Quelle est votre définition de la créativité?

La créativité consiste à développer une solution à un problème existant, ou bien à créer de nouveaux produits ou services. Dans le cas du Cirque du Soleil, elle permet de développer de nouveaux spectacles. C’est la créativité qui est à l’origine de l’innovation, comme en ont fait preuve Steve Jobs ou Elon Musk. Elle a amené ces entrepreneurs à innover dans leurs secteurs respectifs.

■ ■ ■ ■ ■ ■ ■

• **TRAVAIL À RÉALISER**:
- a) D'après le texte à lire, que permet la créativité dans le cas du Cirque du Soleil ?
- b) Reproduisez fidèlement le passage du texte à lire qui commence par « Quelle est votre » et se poursuit jusqu'à « leurs secteurs respectifs. ».

■ ■ ■ ■ ■ ■ ■

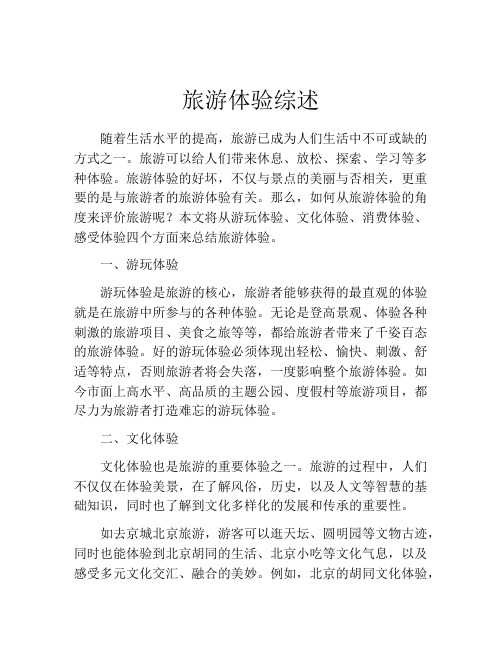 旅游体验综述

随着生活水平的提高，旅游已成为人们生活中不可或缺的方式之一。旅游可以给人们带来休息、放松、探索、学习等多种体验。旅游体验的好坏，不仅与景点的美丽与否相关，更重要的是与旅游者的旅游体验有关。那么，如何从旅游体验的角度来评价旅游呢？本文将从游玩体验、文化体验、消费体验、感受体验四个方面来总结旅游体验。

一、游玩体验

游玩体验是旅游的核心，旅游者能够获得的最直观的体验就是在旅游中所参与的各种体验。无论是登高景观、体验各种刺激的旅游项目、美食之旅等等，都给旅游者带来了千姿百态的旅游体验。好的游玩体验必须体现出轻松、愉快、刺激、舒适等特点，否则旅游者将会失落，一度影响整个旅游体验。如今市面上高水平、高品质的主题公园、度假村等旅游项目，都尽力为旅游者打造难忘的游玩体验。

二、文化体验

文化体验也是旅游的重要体验之一。旅游的过程中，人们不仅仅在体验美景，在了解风俗，历史，以及人文等智慧的基础知识，同时也了解到文化多样化的发展和传承的重要性。

如去京城北京旅游，游客可以逛天坛、圆明园等文物古迹，同时也能体验到北京胡同的生活、北京小吃等文化气息，以及感受多元文化交汇、融合的美妙。例如，北京的胡同文化体验，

■ ■ ■ ■ ■ ■ ■

• **RÉPONSES ATTENDUES**:
- a) Elle permet de développer de nouveaux spectacles.

- b)
Quelle est votre définition de la créativité?

La créativité consiste à développer une solution à un problème existant, ou bien à créer de nouveaux produits ou services. Dans le cas du Cirque du Soleil, elle permet de développer de nouveaux spectacles. C’est la créativité qui est à l’origine de l’innovation, comme en ont fait preuve Steve Jobs ou Elon Musk. Elle a amené ces entrepreneurs à innover dans leurs secteurs respectifs.